The exact number and content of rehabilitation sessions for each patient was not controlled and may have influenced the results. As the International Ankle Consortium guidelines recommend physical therapy on a case-by-case basis according to each patient’s specific individual deficits [32], a detailed analysis of the type of rehabilitation was beyond the scope of this study. It would therefore seem appropriate to assess the influence of rehabilitation content on the Ankle-Go score at the time of RTS.

In addition, reinjury during follow-up was based on a single survey at two years. Thus, the number, severity and exact timing of recurrence were not examined. This study is an important step in establishing objective RTS criteria after LAS for secondary prevention. However, it is important to note that the Ankle-GO does not include all the items of the PAASS framework [5]. It could be important to combine this score with other measures such as strength, range of motion or neurocognitive assessments [52] in order to obtain a broader overview of patients’ deficits. Further studies using the Ankle-GO score are needed to assess its ability to identify potential copers (secondary prevention), predict the development of CAI (tertiary prevention), as well as the occurrence of a first ankle sprain in a healthy population (primary prevention) [53, 54].

Clinical Implications

The decision to RTS should not be primarily based on time but on objective criteria. The Ankle-GO score is a cost-effective, rapid (takes less than 20 min), and user-friendly tool for clinicians.

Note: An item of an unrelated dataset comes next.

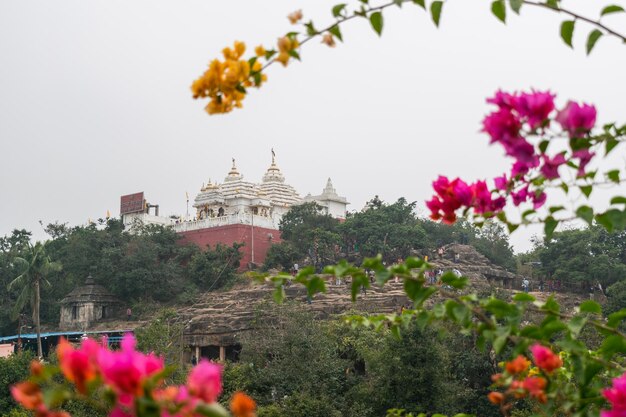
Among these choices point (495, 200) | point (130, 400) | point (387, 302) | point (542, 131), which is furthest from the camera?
point (387, 302)

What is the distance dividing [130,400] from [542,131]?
115cm

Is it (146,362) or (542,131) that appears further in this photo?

The Ankle-GO score includes various components that target critical outcomes associated with LAS to allow clinicians to identify remaining impairment and reduce the risk of reinjury. During the later stages of rehabilitation and on the RTS continuum, it can provide a goal-oriented assessment similar to the clinical assessment of acute lateral ankle sprain injuries [32]. For example, dynamic postural control exercises should be prescribed in patients with a low Ankle-GO score and reduced SEBT values to manage remaining deficits.

Conclusions

A low Ankle-GO score is associated with an increased risk of reinjury within 2 years after LAS. Patients with a score < 8 points two months after the initial LAS had a 9 times greater risk of reinjury. In addition, there was a trend towards a higher risk of re-injury in women. The Ankle-GO score is the first objective tool to help clinicians objectively evaluate patients for the RTS. Further studies are needed to assess the predictive value of the Ankle-GO score for the development of CAI.